» Document
## What is a pytree?
A pytree is a container-like structure built out of container-like Python objects — “leaf” pytrees and/or more pytrees. A pytree can include lists, tuples, and dicts. A leaf is anything that’s not a pytree, such as an array, but a single leaf is also a pytree.

In the context of machine learning (ML), a pytree can contain:

- Model parameters

- Dataset entries

- Reinforcement learning agent observations

When working with datasets, you can often come across pytrees (such as lists of lists of dicts).

Below is an example of a simple pytree. In JAX, you can use jax.tree.leaves(), to extract the flattened leaves from the trees, as demonstrated here:

In [1]:
import jax
import jax.numpy as jnp

example_trees = [
    [1, "a", object()],
    (1, (2, 3), ()),
    [1, {"k1": 2, "k2": (3, 4)}, 5],
    {"a": 2, "b": (2, 3)},
    jnp.array([1, 2, 3]),
]

# Print how many leaves the pytrees have.
for pytree in example_trees:
    # This `jax.tree.leaves()` method extracts the flattened leaves from the pytrees.
    leaves = jax.tree.leaves(pytree)
    print(f"{repr(pytree):<45} has {len(leaves)} leaves: {leaves}")

[1, 'a', <object object at 0x7f8250bc3ef0>]   has 3 leaves: [1, 'a', <object object at 0x7f8250bc3ef0>]
(1, (2, 3), ())                               has 3 leaves: [1, 2, 3]
[1, {'k1': 2, 'k2': (3, 4)}, 5]               has 5 leaves: [1, 2, 3, 4, 5]
{'a': 2, 'b': (2, 3)}                         has 3 leaves: [2, 2, 3]
Array([1, 2, 3], dtype=int32)                 has 1 leaves: [Array([1, 2, 3], dtype=int32)]


In [2]:
list_of_lists = [[1, 2, 3], [1, 2], [1, 2, 3, 4]]

jax.tree.map(lambda x: x * 2, list_of_lists)

» Source material

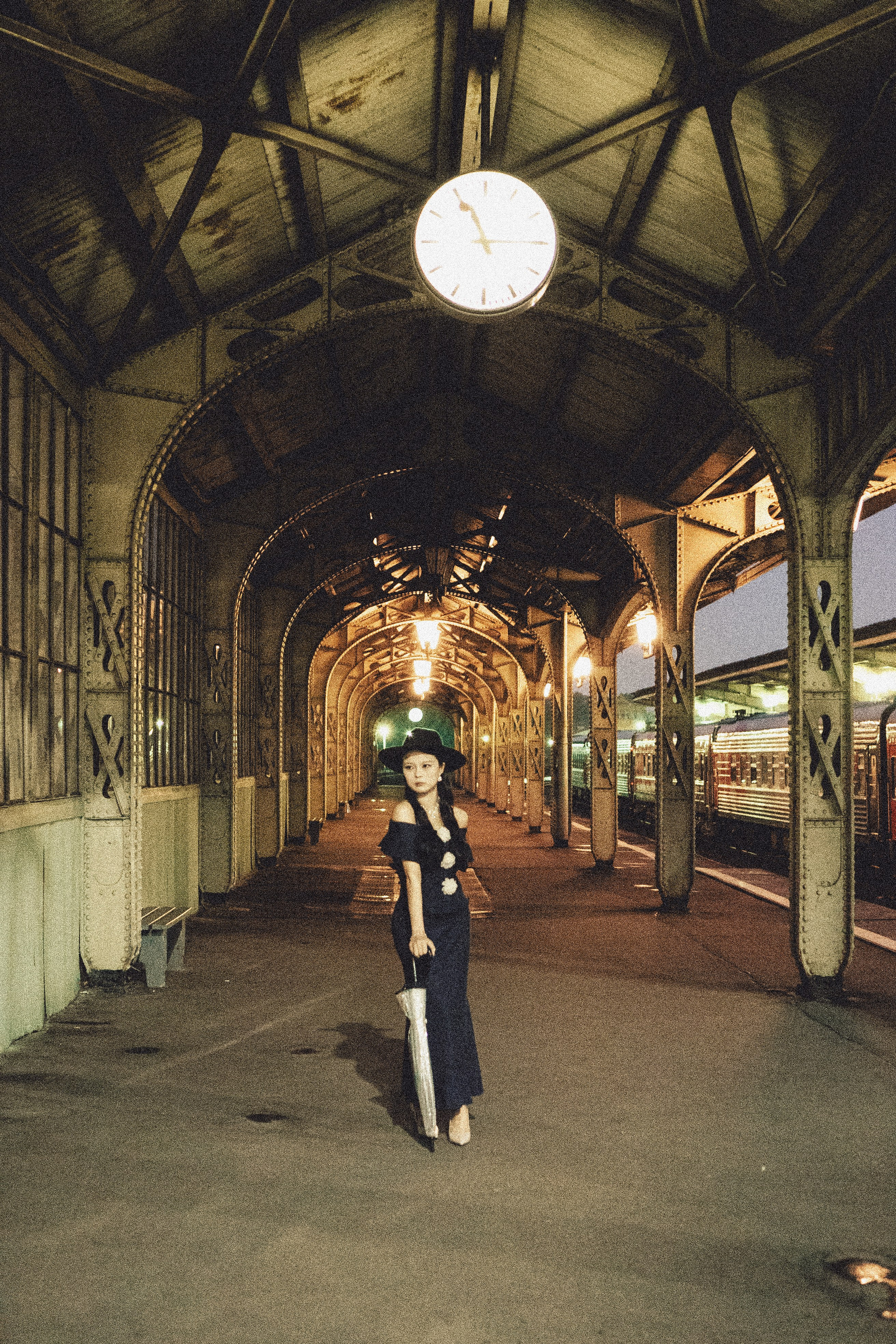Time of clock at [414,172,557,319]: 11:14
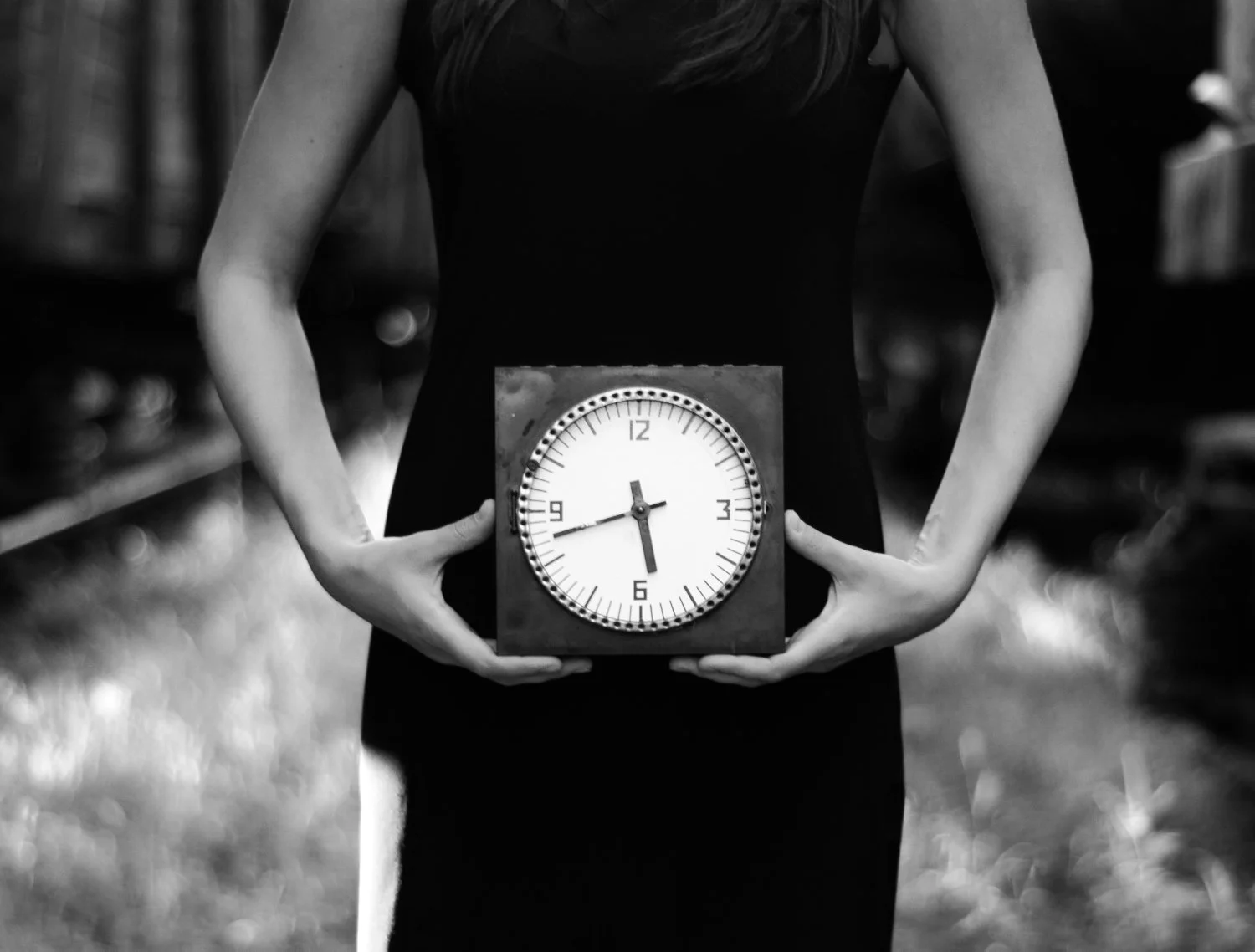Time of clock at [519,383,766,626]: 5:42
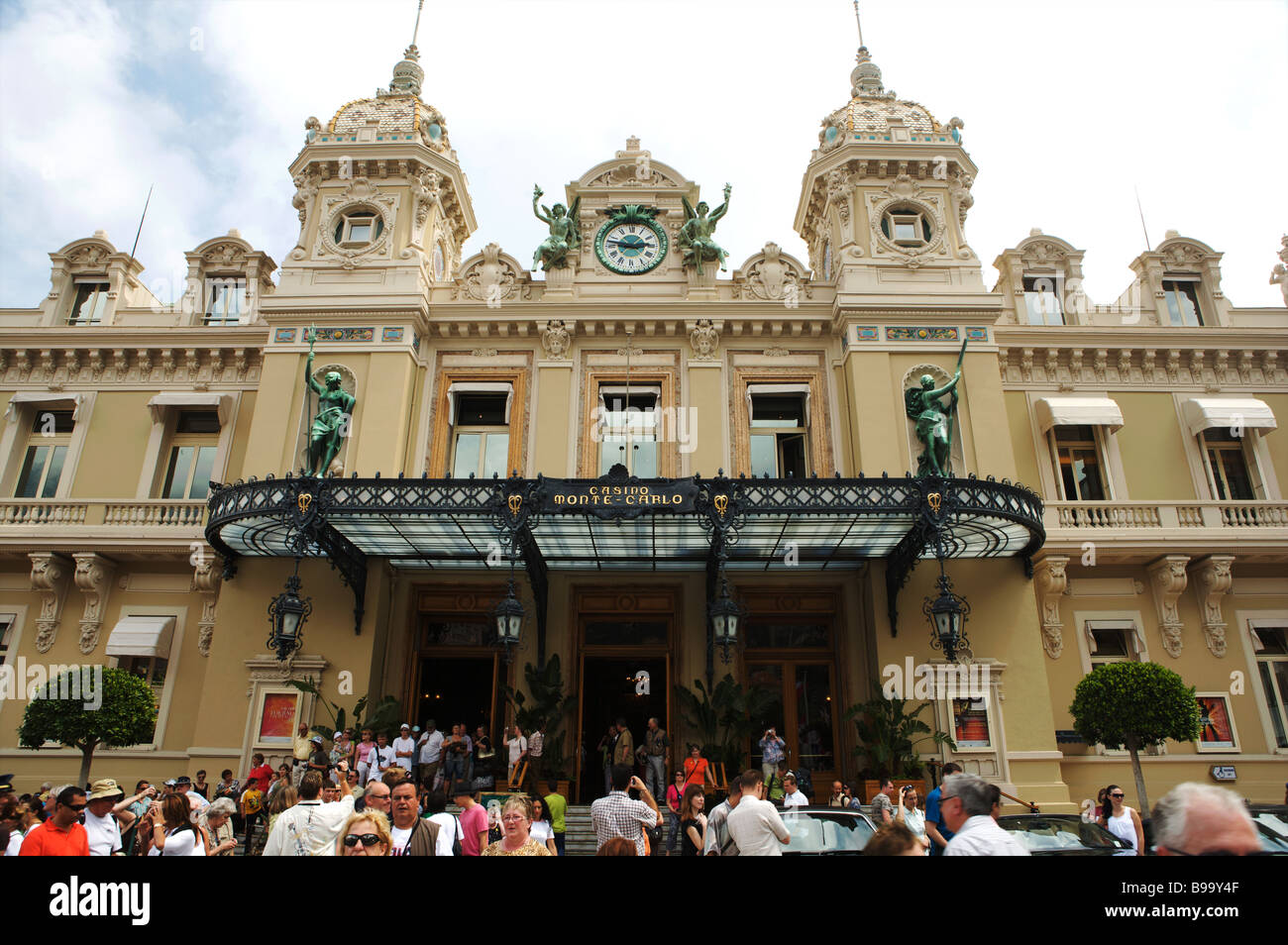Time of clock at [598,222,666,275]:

==

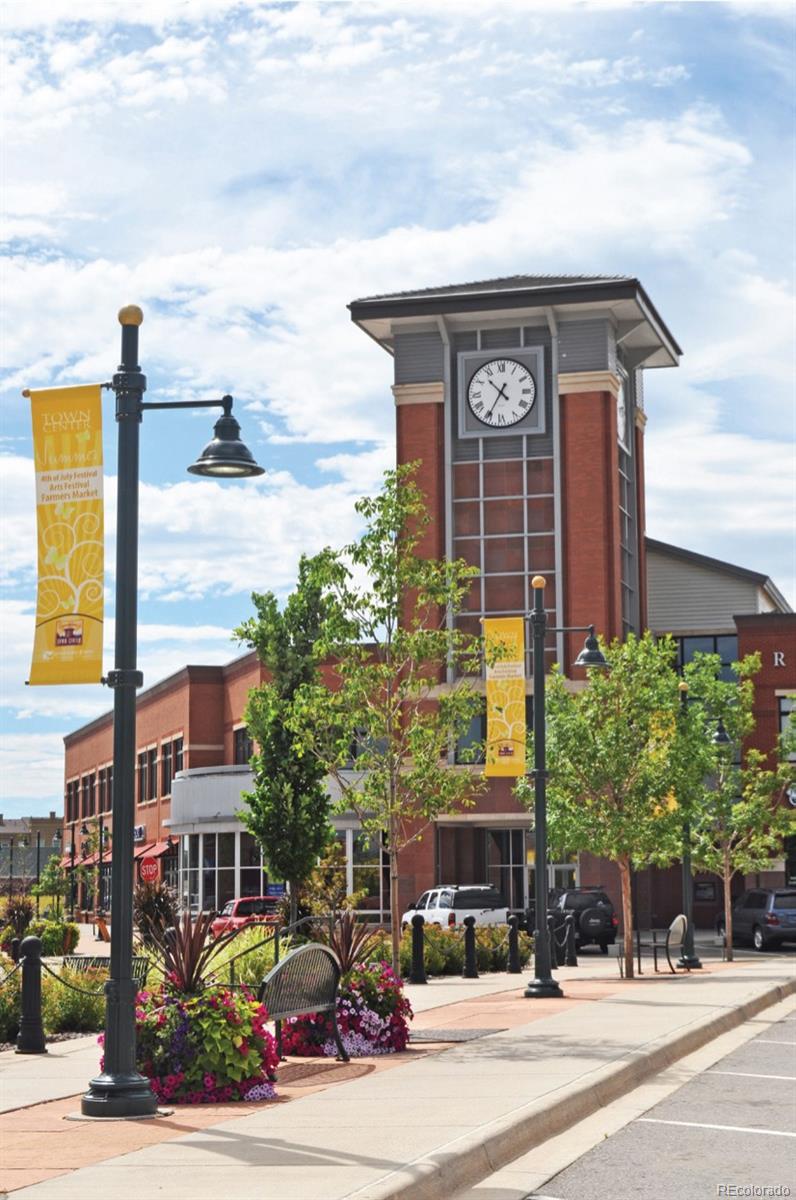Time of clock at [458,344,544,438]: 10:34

==

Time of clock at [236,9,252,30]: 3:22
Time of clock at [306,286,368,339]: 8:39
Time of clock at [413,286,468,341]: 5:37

» Set task A
Return the records starting at the line that contains "Time of clock at [306,286,368,339]: 8:39" and ending at the line that contains "Time of clock at [413,286,468,341]: 5:37", both included, copied exactly with nothing else.
» Set task B
Write the next part of the pytree explanation, picking up right after its last line.

» Task result A
Time of clock at [306,286,368,339]: 8:39
Time of clock at [413,286,468,341]: 5:37

» Task result B
[[2, 4, 6], [2, 4], [2, 4, 6, 8]]

When using multiple arguments with `jax.tree.map()`, the structure of the inputs must exactly match. That is, lists must have the same number of elements, dicts must have the same keys, etc.

In [3]:
another_list_of_lists = list_of_lists
jax.tree.map(lambda x, y: x + y, list_of_lists, another_list_of_lists)

[[2, 4, 6], [2, 4], [2, 4, 6, 8]]

In [8]:
import numpy as np


def init_mlp_params(layer_width):
    params = []
    for n_in, n_out in zip(layer_width[:-1], layer_width[1:]):
        params.append(
            dict(
                weights=np.random.normal(size=(n_in, n_out)) * np.sqrt(2 / n_in),
                biases=np.ones(shape=(n_out,)),
            )
        )
    return params


params = init_mlp_params([1, 128, 128, 1])

In [9]:
jax.tree.map(lambda x: x.shape, params)

[{'biases': (128,), 'weights': (1, 128)},
 {'biases': (128,), 'weights': (128, 128)},
 {'biases': (1,), 'weights': (128, 1)}]

In [None]:
# Define the forward pass
def forward(params, x):
    *hidden, last = params
    for layer in hidden:
        x = jax.nn.relu(x @ layer["weights"] + layer["biases"])
    return x @ last["weights"] + last["biases"]


# Define the loss function
def loss_fn(params, x, y):
    return jnp.mean((forward(params, x) - y) ** 2)

# Set the learning rate
LEARNING_RATE = 1e-4

# Using the stochastic gradient descent, define the parameter update function.
# Apply `@jax.jit` for JIT compilation (speed).
@jax.jit
def update(params, x, y):
    # Calculate the gradients with `jax.grad`
    grads = jax.grad(loss_fn)(params, x, y)
    # Note that `grads` is a pytree with the same structure as `params`.
    # `jax.grad` is one of many JAX functions that has
    # built-in support for pytrees.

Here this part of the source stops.